Estados Unidos y el mundo¿Con Biden EE.UU. va a volver a liderar?
Por Lucas Villasenin
Análisis

La vuelta al gobierno de los demócratas en Estados Unidos reabre el tablero geopolítico global. ¿Qué plantea y qué puede hacer Biden en este contexto? ¿Qué puede pasar en la confrontación con China? ¿Qué desafíos se abren para América Latina?

Foto de portada: AP-Carolyn Kaster

En la edición marzo-abril de 2020 de la revista Foreign Affairs, Joseph  Biden publicó lo que sería su propuesta para la política internacional en caso de llegar a la Casa Blanca. “Why America Must Lead Again” (Por qué Estados Unidos debe volver a liderar) era el título de aquel artículo.

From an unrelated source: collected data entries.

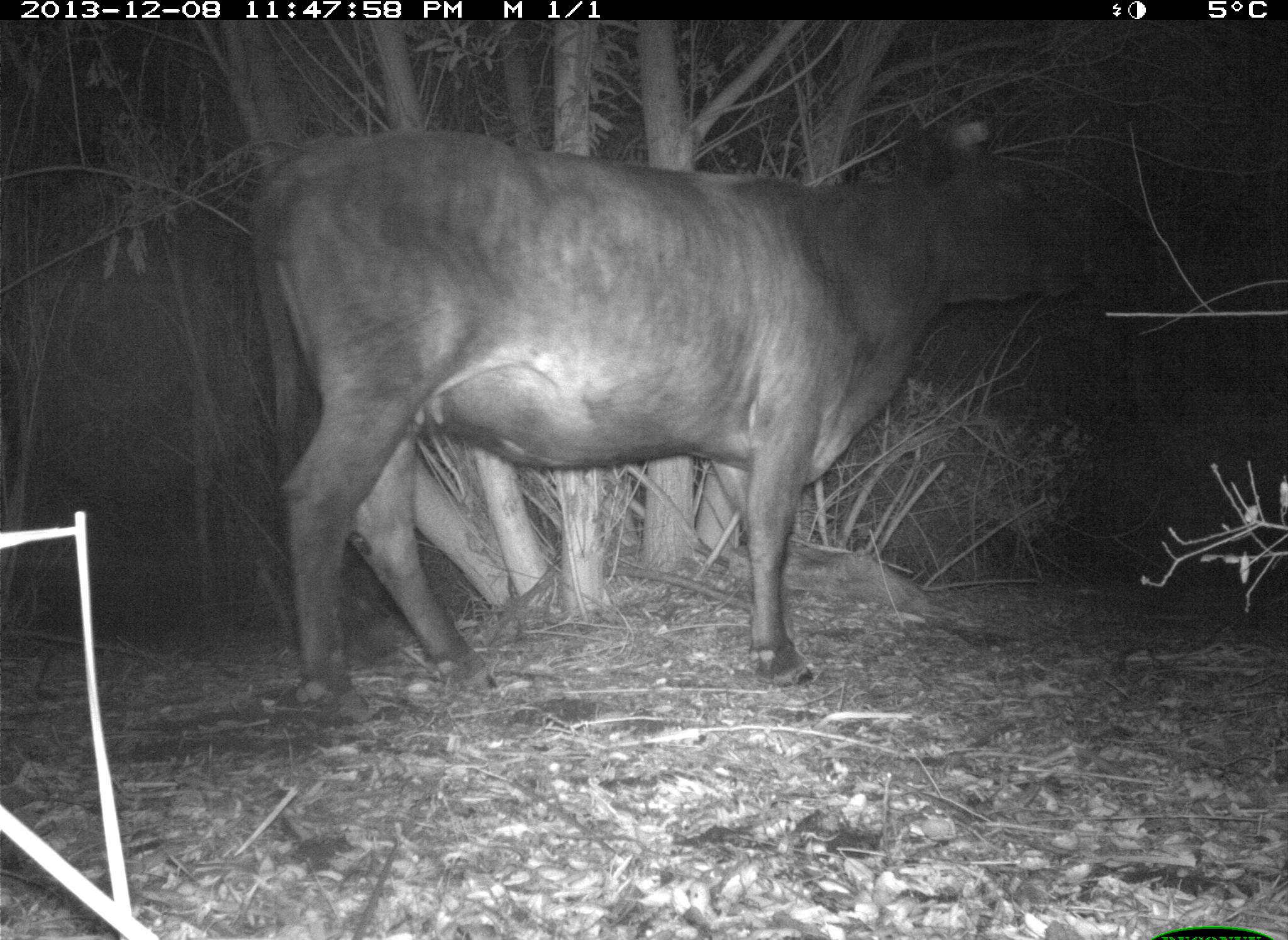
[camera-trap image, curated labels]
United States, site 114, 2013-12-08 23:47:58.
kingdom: Animalia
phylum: Chordata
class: Mammalia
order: Artiodactyla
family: Bovidae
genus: Bos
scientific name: Bos taurus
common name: cow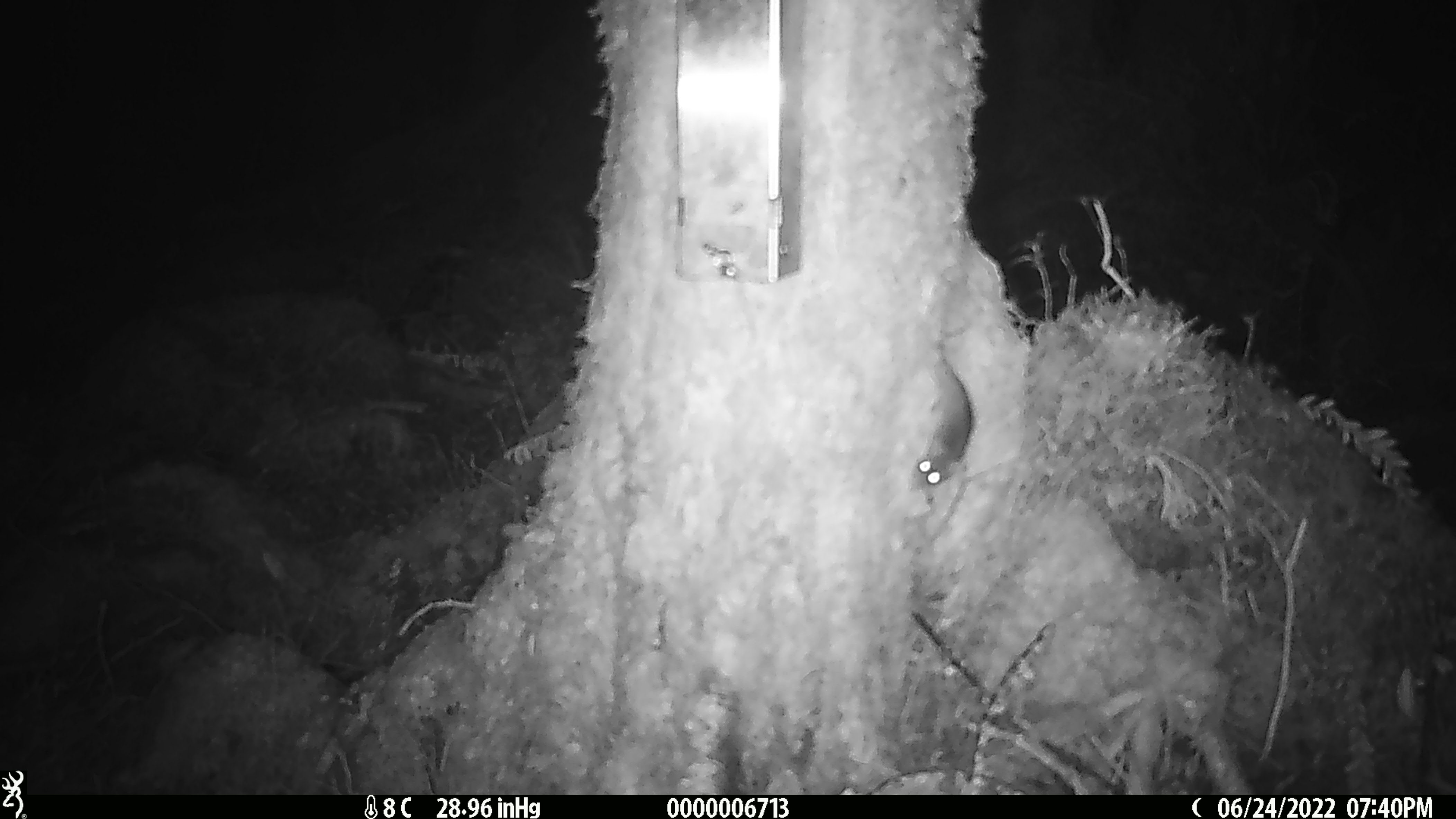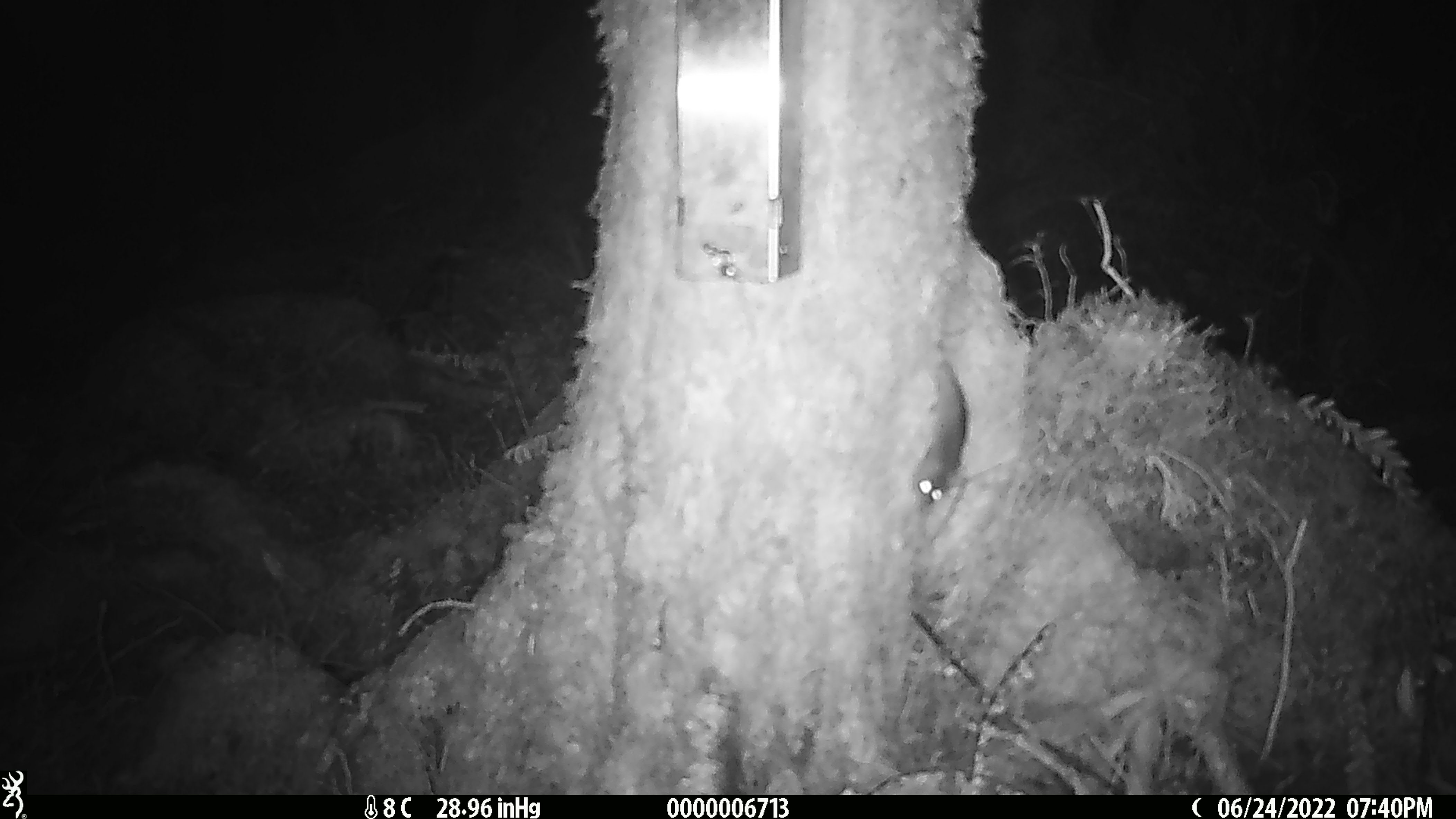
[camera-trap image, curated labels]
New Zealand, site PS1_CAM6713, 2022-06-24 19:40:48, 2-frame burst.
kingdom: Animalia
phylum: Chordata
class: Mammalia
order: Rodentia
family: Muridae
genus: Mus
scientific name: Mus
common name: mouse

En ese texto Biden hace una enumeración de las consecuencias de la gestión de la política internacional por parte de Trump señalando que: la influencia de Estados Unidos ha disminuido, se ha abandonado a aliados estratégicos en asuntos ligados a Corea del Norte, Irán, Siria, Afganistán o Venezuela y se impuso un desarme diplomático norteamericano en asuntos globales. Biden critica la guerra comercial con China y el proteccionismo, el abandono de acuerdos (como el Acuerdo Climático de París o los acuerdos de no proliferación nuclear) e incluso rechaza la política migratoria trumpista.

Biden en su documento asume que no va firmar grandes acuerdos de libre comercio que vayan en contra del medioambiente o los derechos laborales. En los hechos, es un reconocimiento del fracaso de la estrategia del “pivote a Asia” que impulsó el fracasado Acuerdo Transpacífico de Cooperación Económica (TPP) durante la gestión de Obama y favoreció a Trump en la elección de 2016.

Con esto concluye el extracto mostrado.